Hemingway will not catch “your” vs “you’re,” subject-verb disagreement, or misplaced commas. If you’re using it as a Grammarly replacement, you’ll still need a separate grammar checker. Use Hemingway after you’ve already run a grammar pass — it works best as the final step to simplify dense writing, not as the first line of proofreading.

ProWritingAid

ProWritingAid is a writing assistant that combines grammar, style, readability, and detailed reports on things like cliché usage, sentence length variety, pacing, and overused words. It’s more comprehensive than Grammarly’s style suggestions in some dimensions, particularly for long-form writing like novels, academic papers, and technical documentation.

The free tier, per ProWritingAid’s pricing page (2026), limits checks to 500 words per document and restricts the browser extension to 2,000 characters per check. This is significantly more constrained than LanguageTool’s free offering, which makes ProWritingAid’s free tier a “try before you buy” rather than a working free tool for everyday use.

ProWritingAid Premium starts at $20/month or $79/year (per their pricing page, 2026). For long-form writers who want more detailed reports than Grammarly provides, it’s worth evaluating — but its free tier is not a practical Grammarly replacement at those limits.

Citation capsule: LanguageTool’s free tier supports 150,000 characters per check with grammar and style suggestions across 30+ languages, per LanguageTool’s pricing page (2026). ProWritingAid’s free tier limits checks to 500 words and 2,000 characters in the browser extension. Microsoft Editor’s free tier covers spelling and basic grammar; style suggestions require a Microsoft 365 subscription at $6.99/month. Hemingway Editor is free to use in browser for readability analysis, not grammar checking.

kordu.tools Text Utilities

kordu.tools does not have a grammar checker. Being direct about that matters. What it does have are text utilities that fit into a broader writing workflow — distinct from proofreading but genuinely useful at different stages.

Word Counter

Count words, characters, sentences, and paragraphs with reading time, speaking time, and keyword density.

Try it free

Word counter gives you word count, character count, sentence count, paragraph count, and reading time.
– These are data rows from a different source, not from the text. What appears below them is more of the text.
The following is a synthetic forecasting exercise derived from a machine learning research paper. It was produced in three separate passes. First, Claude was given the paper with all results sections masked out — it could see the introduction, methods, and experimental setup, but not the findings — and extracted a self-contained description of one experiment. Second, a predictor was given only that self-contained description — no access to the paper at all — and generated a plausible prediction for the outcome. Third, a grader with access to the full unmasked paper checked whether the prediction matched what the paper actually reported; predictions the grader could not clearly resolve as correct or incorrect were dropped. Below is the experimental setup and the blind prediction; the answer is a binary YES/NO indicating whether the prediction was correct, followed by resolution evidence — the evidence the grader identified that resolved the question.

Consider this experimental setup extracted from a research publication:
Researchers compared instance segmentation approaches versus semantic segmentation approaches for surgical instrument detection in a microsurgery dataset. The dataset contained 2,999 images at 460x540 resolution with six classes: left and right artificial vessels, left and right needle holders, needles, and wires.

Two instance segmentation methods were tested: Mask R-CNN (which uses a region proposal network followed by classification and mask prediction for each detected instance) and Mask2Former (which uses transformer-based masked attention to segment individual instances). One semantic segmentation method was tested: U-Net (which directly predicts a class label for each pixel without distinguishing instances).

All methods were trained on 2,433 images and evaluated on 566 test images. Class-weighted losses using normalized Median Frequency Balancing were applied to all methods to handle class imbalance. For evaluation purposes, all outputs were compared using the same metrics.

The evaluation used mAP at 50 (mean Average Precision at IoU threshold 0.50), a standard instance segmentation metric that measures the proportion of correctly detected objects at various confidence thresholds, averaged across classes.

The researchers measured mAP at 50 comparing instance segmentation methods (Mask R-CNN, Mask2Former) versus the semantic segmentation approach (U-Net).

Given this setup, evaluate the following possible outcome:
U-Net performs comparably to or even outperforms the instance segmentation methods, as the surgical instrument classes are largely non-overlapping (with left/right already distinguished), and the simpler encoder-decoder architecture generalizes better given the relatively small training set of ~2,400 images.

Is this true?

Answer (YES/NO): NO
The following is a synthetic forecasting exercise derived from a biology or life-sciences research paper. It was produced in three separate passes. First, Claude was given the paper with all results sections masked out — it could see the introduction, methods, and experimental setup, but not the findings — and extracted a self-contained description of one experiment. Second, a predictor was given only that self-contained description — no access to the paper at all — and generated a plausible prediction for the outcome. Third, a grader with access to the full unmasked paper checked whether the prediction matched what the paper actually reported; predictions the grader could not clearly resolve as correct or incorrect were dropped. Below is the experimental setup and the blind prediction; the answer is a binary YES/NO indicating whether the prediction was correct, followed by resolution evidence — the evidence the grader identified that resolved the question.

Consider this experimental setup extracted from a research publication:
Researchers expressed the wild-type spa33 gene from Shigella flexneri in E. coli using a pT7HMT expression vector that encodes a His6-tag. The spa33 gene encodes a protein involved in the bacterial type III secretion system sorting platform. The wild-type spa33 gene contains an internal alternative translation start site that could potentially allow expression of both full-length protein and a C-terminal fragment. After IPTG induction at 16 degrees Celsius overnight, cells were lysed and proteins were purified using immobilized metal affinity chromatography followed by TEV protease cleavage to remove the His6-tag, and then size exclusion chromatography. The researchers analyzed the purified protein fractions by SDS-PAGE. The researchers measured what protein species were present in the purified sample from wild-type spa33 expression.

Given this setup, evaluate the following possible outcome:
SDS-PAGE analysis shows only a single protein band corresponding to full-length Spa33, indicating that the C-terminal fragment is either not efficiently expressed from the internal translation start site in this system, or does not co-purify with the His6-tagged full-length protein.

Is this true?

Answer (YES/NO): NO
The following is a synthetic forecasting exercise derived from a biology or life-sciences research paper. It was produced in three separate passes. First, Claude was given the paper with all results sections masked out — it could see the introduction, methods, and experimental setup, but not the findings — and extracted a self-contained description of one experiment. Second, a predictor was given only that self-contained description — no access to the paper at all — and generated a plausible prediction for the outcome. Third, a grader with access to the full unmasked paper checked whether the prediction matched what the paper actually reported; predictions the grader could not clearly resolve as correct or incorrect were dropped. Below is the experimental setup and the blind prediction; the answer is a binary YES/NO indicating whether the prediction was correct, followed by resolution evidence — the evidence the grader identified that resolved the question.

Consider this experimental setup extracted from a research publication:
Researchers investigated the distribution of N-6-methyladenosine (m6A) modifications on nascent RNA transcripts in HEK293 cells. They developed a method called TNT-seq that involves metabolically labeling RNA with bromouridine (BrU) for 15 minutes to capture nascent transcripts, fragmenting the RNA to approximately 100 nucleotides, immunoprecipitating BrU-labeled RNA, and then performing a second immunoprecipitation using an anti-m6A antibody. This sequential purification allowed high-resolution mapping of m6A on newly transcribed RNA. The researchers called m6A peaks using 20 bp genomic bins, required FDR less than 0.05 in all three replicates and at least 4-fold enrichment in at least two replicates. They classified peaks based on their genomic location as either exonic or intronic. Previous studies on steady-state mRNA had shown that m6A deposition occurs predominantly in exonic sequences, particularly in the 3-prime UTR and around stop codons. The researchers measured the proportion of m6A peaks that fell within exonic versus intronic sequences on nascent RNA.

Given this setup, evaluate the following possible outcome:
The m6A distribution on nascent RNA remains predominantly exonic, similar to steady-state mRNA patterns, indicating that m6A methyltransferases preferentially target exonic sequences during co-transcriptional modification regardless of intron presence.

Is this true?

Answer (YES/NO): NO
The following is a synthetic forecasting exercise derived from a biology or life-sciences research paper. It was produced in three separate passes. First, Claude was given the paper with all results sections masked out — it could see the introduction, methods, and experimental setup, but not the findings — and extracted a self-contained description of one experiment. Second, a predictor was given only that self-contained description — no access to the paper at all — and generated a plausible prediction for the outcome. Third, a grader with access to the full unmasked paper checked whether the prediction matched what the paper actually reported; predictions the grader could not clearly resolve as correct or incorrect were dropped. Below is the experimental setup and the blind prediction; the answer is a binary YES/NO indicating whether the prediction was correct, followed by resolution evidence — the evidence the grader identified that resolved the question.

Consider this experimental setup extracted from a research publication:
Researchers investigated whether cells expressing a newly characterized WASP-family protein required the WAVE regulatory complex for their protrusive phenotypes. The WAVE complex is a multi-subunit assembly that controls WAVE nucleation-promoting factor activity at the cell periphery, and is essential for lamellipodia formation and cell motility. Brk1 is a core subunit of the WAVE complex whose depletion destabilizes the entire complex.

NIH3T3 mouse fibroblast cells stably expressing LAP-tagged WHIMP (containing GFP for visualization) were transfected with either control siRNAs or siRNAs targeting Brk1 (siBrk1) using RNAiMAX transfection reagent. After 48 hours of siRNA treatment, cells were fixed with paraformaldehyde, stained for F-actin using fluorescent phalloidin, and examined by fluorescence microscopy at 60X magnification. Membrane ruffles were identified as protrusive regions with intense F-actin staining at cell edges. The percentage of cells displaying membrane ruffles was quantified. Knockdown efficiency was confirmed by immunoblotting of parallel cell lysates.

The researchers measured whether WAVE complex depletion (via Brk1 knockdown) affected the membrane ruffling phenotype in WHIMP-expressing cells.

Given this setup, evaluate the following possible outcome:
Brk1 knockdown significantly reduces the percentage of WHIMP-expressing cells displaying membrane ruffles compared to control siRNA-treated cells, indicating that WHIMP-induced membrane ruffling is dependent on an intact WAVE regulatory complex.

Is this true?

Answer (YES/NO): NO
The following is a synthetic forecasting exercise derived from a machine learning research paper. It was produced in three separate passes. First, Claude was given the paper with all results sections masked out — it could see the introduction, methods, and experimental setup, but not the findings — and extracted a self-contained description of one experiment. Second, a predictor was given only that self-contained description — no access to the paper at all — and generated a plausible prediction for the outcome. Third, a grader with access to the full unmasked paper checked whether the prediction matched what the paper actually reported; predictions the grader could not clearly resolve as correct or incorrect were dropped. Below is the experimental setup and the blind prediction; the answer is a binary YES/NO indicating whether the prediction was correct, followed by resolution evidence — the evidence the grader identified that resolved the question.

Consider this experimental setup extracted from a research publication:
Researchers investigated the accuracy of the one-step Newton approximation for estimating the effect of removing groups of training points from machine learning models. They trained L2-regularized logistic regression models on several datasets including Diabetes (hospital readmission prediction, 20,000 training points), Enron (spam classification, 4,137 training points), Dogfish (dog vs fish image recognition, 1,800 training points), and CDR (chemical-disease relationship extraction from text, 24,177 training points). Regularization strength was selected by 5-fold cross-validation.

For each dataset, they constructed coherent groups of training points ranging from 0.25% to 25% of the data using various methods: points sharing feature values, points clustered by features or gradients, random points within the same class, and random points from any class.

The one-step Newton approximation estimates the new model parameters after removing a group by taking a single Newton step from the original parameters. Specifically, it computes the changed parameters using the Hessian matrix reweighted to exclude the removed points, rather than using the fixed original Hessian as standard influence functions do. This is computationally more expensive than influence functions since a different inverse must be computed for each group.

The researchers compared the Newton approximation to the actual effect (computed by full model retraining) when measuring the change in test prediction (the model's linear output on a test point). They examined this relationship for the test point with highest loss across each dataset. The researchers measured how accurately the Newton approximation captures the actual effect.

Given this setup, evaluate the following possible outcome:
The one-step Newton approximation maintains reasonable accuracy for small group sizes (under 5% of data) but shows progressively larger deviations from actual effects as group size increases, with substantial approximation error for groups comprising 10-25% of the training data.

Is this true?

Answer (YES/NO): NO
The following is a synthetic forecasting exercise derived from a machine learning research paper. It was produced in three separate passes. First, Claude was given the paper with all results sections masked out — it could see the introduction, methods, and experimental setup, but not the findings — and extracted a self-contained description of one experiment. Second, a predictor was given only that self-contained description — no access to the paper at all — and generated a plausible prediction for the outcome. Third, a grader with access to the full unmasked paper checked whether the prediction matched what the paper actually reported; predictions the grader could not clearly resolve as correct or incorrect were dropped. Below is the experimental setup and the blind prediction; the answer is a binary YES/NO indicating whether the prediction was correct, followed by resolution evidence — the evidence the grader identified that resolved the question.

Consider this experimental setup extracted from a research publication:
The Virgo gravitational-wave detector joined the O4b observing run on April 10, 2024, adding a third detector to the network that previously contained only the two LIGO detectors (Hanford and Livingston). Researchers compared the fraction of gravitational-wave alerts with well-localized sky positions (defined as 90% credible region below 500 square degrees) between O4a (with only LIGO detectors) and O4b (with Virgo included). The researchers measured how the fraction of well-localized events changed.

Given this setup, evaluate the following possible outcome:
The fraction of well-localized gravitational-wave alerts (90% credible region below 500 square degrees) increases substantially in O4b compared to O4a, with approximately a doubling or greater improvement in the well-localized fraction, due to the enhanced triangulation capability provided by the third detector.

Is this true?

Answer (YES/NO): YES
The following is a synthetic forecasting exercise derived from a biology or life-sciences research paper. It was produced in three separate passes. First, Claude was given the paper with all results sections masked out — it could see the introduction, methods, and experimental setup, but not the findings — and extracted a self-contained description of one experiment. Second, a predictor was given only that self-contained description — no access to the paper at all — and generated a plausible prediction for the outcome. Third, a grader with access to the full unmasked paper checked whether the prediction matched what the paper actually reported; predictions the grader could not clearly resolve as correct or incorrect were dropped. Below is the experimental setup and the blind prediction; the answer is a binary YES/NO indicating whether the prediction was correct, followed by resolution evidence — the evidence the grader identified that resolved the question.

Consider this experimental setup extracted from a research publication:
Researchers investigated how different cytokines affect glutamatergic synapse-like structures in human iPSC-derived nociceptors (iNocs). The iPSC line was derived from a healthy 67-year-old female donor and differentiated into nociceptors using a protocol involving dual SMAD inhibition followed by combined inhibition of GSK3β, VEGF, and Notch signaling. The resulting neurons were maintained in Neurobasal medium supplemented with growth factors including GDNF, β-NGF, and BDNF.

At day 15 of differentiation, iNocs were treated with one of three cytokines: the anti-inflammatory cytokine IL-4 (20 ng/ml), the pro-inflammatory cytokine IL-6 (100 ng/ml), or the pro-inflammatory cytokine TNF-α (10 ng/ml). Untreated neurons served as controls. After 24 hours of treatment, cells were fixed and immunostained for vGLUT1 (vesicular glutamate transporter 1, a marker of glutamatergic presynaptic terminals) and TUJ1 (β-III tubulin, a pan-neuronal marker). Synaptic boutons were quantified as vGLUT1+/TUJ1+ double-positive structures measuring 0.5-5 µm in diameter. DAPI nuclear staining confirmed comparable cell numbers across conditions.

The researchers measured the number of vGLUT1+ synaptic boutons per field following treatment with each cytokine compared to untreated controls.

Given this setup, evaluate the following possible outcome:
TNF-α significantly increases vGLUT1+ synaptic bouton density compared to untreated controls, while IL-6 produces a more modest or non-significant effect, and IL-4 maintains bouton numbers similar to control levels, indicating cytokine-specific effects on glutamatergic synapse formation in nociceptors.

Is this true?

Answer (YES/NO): NO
Useful when you’re writing to a brief, trimming content to a target length, or need to check reading time before publishing.

AI Text Summarizer

Summarize articles, essays, and documents with AI. Choose length, get bullet points, see word-count reduction. Runs on-device.

Try it free

Text summarizer condenses long text into key points. Useful for checking whether your own writing communicates its main ideas clearly — if the summary misses your point, so might a skimming reader.

Sentiment Analyzer

Analyze text sentiment instantly — see positive, negative, and neutral scores with a per-word breakdown. No AI model required.

Try it free

Sentiment analyzer reads the emotional tone of a piece of text — positive, negative, neutral. This is a different axis from grammar or readability, useful for marketing copy, customer-facing emails, or content where tone management matters.

Case Converter

Convert text between UPPERCASE, lowercase, Title Case, camelCase, snake_case, kebab-case, and more — instantly.

Try it free

Case converter handles capitalization transformations: title case, sentence case, UPPERCASE, lowercase, camelCase, and more. Not a writing quality tool, but a practical time-saver when copying content between systems with different capitalization requirements.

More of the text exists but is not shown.